さっきは弱気な部分をさらけ出したけれど、それを乗り越えた静也さんの目は生き生きとしている。きっと言葉通り、また無理なことを言って専務たちを悩ませるんだろう。

けれど専務は、受けて立ちますという風に、力強い微笑みを返した。


「承知いたしました」


二人が固く握手を交わすと、自然とその場に拍手が沸き起こった。

もちろんご両親も惜しみない拍手を送っていて、私の心も温かくなった。

冷酷な印象が強くて、皆から誤解されがちな静也さんだけれど、きっと今日のことで少し印象が変わるんじゃないかな。

予定外のハプニングもあったけれど、今日の式典は、社員全員の記憶に焼き付くはずだよね。

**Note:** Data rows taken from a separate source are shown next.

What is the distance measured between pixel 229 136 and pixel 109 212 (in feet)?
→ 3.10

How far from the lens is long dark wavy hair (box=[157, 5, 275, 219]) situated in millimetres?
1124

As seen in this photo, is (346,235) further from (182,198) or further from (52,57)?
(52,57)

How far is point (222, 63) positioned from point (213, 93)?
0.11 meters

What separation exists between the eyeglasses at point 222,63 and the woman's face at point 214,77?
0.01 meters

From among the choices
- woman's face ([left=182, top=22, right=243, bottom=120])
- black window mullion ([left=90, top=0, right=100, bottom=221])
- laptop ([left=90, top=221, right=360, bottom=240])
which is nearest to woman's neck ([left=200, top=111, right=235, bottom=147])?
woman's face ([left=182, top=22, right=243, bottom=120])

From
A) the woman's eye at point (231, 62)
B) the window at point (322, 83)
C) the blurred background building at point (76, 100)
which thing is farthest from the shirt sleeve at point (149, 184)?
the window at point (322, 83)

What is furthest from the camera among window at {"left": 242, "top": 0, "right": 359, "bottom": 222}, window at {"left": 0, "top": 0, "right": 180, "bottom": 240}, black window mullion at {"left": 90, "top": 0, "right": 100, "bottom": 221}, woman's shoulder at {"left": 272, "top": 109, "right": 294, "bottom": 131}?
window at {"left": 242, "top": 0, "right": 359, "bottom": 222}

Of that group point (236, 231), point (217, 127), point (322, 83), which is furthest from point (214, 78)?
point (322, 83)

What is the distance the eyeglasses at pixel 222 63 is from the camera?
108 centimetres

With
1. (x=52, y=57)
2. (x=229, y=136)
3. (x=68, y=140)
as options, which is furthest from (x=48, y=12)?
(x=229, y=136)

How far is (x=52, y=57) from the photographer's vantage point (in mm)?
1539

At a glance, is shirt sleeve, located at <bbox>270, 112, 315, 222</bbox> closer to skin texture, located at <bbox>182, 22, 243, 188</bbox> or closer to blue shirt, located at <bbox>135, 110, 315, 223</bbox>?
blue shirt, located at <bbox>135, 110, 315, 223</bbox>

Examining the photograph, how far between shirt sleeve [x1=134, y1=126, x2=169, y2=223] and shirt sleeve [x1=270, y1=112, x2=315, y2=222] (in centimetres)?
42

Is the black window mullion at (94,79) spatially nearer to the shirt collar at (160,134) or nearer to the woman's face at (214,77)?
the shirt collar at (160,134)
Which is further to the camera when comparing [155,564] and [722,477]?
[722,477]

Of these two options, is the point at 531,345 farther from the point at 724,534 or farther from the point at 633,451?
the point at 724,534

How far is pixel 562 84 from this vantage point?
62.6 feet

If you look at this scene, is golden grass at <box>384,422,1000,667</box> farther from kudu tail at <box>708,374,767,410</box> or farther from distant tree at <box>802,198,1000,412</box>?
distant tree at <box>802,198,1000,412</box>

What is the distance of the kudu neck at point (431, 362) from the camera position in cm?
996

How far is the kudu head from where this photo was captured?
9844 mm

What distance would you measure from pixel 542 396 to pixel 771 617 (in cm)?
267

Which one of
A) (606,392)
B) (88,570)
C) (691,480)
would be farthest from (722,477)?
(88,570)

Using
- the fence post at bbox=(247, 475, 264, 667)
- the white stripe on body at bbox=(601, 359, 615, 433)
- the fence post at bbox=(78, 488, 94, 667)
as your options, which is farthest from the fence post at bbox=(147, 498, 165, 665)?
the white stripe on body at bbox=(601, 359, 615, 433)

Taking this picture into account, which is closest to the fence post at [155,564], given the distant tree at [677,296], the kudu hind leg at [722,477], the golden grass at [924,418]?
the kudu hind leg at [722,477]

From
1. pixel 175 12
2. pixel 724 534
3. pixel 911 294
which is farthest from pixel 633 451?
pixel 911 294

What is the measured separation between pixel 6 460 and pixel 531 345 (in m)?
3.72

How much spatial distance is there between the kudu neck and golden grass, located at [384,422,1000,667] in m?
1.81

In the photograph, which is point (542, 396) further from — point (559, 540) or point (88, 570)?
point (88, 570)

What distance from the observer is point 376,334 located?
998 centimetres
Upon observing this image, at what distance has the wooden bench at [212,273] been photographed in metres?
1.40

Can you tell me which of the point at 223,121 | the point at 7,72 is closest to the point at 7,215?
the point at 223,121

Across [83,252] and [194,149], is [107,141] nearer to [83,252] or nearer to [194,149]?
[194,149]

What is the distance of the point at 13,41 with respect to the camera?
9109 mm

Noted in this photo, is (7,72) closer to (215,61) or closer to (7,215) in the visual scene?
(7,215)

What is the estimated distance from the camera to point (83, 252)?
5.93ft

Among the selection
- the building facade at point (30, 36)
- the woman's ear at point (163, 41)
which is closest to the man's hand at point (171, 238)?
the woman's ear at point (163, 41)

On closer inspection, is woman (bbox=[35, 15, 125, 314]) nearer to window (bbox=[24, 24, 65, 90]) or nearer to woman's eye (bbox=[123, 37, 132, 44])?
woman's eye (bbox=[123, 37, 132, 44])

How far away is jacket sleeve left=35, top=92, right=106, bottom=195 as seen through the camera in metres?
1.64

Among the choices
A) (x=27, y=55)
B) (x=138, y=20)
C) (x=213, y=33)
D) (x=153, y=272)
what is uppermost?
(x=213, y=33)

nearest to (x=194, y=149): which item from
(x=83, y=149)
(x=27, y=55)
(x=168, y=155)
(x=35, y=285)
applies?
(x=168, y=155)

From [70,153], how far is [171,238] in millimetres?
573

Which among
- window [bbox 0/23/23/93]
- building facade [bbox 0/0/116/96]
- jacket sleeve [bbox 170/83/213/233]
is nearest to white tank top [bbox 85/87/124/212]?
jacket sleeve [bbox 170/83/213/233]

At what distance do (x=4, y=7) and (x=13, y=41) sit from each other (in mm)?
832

それからパーティーでは本格的な立食も始まり、会場の盛り上がりも最高潮。

静也さんのご両親も、当初の予定より長い時間参加してくれて、昔から馴染みのある社員たちと談笑したりと、パーティーを楽しんでくれていた。

閉式が近づいてくると私は少しずつバタバタと雑用に追われたけれど、会場は最後までとても和やかな雰囲気で、東郷蜂蜜の百周年記念式典は大成功に終わった。